Rewrite the data starting at the line that contains "What is the correct" and ending at the line that contains "the parked car at point (93, 466), the", both lines included, as a JSON list of strings with one string per line and blank lines omitted.

↓↓↓

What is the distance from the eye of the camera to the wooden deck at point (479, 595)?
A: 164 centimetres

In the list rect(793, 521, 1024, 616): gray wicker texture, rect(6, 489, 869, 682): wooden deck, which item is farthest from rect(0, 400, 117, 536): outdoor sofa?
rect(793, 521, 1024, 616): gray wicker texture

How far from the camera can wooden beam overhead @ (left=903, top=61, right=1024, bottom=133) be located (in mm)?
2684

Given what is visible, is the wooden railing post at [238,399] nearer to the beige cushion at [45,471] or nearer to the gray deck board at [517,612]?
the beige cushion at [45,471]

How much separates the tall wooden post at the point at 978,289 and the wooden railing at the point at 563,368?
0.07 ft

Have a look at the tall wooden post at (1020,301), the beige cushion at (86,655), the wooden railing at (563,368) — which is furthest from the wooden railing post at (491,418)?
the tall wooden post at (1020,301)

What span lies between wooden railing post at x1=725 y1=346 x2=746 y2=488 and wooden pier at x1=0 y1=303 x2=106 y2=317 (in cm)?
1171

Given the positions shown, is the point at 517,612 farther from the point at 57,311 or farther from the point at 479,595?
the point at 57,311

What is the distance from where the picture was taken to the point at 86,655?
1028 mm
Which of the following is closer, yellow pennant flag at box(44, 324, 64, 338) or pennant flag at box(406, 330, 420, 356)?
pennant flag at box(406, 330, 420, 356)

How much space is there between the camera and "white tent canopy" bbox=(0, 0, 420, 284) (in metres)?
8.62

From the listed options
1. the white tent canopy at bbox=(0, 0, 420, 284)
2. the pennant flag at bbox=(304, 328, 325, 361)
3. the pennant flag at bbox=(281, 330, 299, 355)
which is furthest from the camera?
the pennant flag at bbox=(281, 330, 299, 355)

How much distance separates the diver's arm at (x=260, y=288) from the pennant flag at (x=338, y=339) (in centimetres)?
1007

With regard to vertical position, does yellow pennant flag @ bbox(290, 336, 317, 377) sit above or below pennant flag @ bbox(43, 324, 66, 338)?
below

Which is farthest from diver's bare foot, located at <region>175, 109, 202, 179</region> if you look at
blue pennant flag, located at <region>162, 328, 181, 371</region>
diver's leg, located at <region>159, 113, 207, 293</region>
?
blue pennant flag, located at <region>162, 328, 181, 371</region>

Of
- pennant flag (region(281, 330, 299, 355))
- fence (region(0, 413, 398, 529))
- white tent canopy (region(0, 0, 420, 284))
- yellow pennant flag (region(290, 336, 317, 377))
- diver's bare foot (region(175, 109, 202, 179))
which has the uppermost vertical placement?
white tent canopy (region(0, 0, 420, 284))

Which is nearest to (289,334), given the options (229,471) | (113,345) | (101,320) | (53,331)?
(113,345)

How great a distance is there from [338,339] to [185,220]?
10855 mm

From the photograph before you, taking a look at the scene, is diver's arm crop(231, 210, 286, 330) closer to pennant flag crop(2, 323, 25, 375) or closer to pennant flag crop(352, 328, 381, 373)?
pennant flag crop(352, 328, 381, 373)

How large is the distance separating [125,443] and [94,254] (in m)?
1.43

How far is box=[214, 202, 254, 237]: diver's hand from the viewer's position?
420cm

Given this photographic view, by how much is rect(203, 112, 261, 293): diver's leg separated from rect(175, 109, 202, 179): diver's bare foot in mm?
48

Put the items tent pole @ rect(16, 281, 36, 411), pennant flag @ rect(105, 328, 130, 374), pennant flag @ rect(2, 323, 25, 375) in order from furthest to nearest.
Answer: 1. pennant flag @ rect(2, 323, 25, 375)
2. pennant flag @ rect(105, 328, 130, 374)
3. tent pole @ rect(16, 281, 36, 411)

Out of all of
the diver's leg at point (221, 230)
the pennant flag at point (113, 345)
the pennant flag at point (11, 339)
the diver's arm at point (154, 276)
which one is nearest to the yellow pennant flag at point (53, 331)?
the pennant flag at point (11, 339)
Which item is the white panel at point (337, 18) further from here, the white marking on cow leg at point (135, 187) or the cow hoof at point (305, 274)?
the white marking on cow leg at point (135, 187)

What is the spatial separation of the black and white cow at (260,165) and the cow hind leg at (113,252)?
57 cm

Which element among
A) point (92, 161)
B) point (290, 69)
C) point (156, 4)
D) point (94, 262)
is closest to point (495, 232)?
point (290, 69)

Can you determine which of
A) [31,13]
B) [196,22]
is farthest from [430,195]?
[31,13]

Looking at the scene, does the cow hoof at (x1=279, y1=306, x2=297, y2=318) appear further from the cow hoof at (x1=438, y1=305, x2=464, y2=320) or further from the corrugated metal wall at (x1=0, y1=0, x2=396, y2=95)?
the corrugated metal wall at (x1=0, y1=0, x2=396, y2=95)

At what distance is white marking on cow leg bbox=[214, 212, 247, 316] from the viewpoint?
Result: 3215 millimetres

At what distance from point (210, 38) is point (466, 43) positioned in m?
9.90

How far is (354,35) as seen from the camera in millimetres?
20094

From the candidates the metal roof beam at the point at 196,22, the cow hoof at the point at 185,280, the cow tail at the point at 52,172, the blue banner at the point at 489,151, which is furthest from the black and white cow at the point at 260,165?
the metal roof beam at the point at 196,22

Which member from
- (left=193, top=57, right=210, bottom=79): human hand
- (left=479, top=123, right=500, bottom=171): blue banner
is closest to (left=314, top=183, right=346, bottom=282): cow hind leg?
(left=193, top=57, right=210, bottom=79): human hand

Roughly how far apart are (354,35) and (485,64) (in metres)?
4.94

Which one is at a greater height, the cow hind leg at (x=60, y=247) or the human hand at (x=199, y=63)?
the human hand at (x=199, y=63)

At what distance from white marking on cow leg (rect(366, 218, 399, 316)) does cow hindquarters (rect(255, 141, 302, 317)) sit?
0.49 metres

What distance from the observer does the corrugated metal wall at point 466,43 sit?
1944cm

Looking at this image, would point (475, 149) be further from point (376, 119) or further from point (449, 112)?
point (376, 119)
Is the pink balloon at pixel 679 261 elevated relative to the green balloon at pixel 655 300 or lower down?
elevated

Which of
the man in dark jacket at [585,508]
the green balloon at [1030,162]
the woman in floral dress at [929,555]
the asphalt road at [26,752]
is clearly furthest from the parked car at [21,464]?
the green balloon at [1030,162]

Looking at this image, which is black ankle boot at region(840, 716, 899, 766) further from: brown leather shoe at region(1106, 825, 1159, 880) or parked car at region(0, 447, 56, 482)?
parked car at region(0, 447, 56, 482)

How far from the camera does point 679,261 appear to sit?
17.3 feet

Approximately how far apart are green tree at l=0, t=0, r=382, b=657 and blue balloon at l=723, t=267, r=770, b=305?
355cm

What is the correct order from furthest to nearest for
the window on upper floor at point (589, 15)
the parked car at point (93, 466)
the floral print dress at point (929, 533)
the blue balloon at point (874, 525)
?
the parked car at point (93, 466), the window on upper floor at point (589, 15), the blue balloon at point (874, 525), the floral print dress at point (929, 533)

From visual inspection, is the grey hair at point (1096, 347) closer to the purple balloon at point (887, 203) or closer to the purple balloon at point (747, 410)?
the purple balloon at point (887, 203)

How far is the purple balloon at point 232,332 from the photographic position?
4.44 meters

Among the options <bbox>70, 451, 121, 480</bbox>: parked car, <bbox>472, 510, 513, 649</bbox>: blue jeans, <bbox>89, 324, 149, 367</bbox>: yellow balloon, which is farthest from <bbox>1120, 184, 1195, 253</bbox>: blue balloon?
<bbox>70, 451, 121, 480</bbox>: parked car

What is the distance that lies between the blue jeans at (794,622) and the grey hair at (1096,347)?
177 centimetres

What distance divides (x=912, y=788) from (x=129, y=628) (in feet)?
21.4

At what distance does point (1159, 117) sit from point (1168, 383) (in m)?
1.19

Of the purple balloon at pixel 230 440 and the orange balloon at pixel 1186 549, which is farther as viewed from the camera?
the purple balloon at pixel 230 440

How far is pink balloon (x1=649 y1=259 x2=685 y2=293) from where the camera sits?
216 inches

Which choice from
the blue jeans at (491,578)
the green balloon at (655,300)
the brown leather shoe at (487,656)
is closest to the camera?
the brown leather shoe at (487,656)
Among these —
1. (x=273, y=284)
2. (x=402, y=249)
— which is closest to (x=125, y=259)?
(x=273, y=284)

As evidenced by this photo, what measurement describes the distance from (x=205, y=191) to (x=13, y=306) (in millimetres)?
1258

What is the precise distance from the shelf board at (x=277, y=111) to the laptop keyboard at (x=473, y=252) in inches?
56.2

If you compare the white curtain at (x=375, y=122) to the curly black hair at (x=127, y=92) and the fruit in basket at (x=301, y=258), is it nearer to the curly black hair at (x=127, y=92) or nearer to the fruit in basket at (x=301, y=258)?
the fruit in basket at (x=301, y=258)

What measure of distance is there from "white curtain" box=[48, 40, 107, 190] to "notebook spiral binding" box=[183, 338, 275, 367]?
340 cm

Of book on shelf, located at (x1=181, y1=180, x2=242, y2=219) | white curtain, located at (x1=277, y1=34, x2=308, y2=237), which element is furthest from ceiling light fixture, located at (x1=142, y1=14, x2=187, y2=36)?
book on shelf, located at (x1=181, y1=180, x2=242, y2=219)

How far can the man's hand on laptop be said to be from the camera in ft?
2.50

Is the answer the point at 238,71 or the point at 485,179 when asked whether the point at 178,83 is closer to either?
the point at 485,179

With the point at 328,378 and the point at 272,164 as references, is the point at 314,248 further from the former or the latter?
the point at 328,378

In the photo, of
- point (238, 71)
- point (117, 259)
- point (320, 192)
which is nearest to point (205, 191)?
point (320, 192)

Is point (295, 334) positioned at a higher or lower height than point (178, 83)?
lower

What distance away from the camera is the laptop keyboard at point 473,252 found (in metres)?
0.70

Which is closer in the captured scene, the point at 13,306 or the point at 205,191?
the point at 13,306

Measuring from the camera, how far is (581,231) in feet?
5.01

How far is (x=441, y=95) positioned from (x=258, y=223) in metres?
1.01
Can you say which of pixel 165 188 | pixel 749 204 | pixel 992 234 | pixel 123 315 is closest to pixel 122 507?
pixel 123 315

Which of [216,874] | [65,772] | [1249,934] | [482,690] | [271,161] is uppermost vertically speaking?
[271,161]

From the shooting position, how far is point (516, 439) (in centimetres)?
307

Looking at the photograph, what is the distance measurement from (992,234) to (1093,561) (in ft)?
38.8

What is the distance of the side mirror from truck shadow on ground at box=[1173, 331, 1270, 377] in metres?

↑↑↑

## Solved problem:
[
  "What is the correct order from furthest to nearest for",
  "the window on upper floor at point (589, 15)",
  "the parked car at point (93, 466)",
  "the floral print dress at point (929, 533)",
  "the blue balloon at point (874, 525)",
  "?",
  "the parked car at point (93, 466), the window on upper floor at point (589, 15), the blue balloon at point (874, 525), the floral print dress at point (929, 533)"
]